The #DeleteFacebook (“Delete Facebook”) movement is resuming in the United States. The social network is accused of having transmitted to the police the private conversations of two users under investigation for an illegal abortion, causing strong reactions on social networks. The affair was revealed on Monday August 8 by Forbes and other American media.
Celeste Burgess, a 17-year-old American, and her mother Jessica are facing lawsuits after the teenager’s abortion in Nebraska, where abortion is prohibited from twenty weeks after fertilization. According to American justice, the teenager ingested an abortion pill beyond the legal deadline, and then buried the fetus with the help of her mother.
The young woman is prosecuted for “concealment or abandonment of a human body”, “concealment of the death of another person” and “false declaration”, her mother for “practice of an abortion past 20 weeks of pregnancy”, “performance of an abortion by an unlicensed doctor”, and “concealment of a human body”.

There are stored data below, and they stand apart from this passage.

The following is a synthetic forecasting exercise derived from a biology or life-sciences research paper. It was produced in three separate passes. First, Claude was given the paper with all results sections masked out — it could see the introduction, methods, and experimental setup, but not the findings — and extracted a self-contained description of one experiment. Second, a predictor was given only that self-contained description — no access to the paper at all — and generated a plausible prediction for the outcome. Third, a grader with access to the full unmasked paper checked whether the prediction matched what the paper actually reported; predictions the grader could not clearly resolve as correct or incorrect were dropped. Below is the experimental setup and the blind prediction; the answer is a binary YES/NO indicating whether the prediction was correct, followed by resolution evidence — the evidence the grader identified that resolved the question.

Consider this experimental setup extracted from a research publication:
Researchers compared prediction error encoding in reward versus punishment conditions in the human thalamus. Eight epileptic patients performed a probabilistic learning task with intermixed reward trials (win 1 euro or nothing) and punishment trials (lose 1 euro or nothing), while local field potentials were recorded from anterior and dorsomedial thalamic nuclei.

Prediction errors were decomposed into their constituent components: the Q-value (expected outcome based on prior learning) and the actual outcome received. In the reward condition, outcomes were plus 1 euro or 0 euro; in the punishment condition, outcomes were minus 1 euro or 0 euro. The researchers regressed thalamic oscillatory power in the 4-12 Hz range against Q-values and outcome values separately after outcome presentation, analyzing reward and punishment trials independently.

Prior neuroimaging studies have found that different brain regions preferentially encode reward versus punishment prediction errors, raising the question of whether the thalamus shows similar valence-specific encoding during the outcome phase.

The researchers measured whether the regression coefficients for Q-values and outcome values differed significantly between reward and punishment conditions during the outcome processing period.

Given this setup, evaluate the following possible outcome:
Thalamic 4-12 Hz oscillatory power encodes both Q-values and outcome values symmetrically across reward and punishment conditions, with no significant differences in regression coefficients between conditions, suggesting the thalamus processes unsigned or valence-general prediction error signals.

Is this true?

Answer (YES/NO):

The charges against the two women are based in particular on private messages exchanged on Facebook, which the social network has agreed to transmit to the authorities. The police used the data transmitted by Facebook to search the phones and computers of the two Americans, as shown by documents revealed by Vice (in English). On social networks, Internet users say they have deleted Facebook and call on other users to delete their accounts to protect their personal data.
I deleted facebook this morning (after not looking since 2016). In the little box where they ask why I said “You shared a user’s private information and now she’s being criminally charged for abortion. With all due respect, f-ck you.” It was so satisfying. #DeleteFacebook https://t.co/4Y2jGbGHz5
— Amy P (@sittinonthebaby) August 10, 2022
A first wave of the #DeleteFacebook hashtag had already emerged after the Supreme Court’s decision to let each state regulate and restrict access to abortion. Women had organized themselves on social networks to send abortion pills by mail to states where abortion is prohibited or very restricted. Facebook said at the time that it would ban users from its platform who post messages aimed at circumventing the law..
However, the Meta subsidiary had maintained doubts about a possible transmission to the authorities of the private conversations of its users under investigation for abortion. Facebook’s collaboration with the police department that opened an investigation against Celeste and Jessica Burgess has pro-choice activists concerned that the practice is becoming widespread. On his side, Facebook defended itself by saying it had no knowledge that the investigation concerned an abortion.
Two months after the Supreme Court overturned Roe v. Wade, who protected the right to abortion in the United States, abortion is totally prohibited in 10 states and restricted to a period of 6 weeks of pregnancy in four others.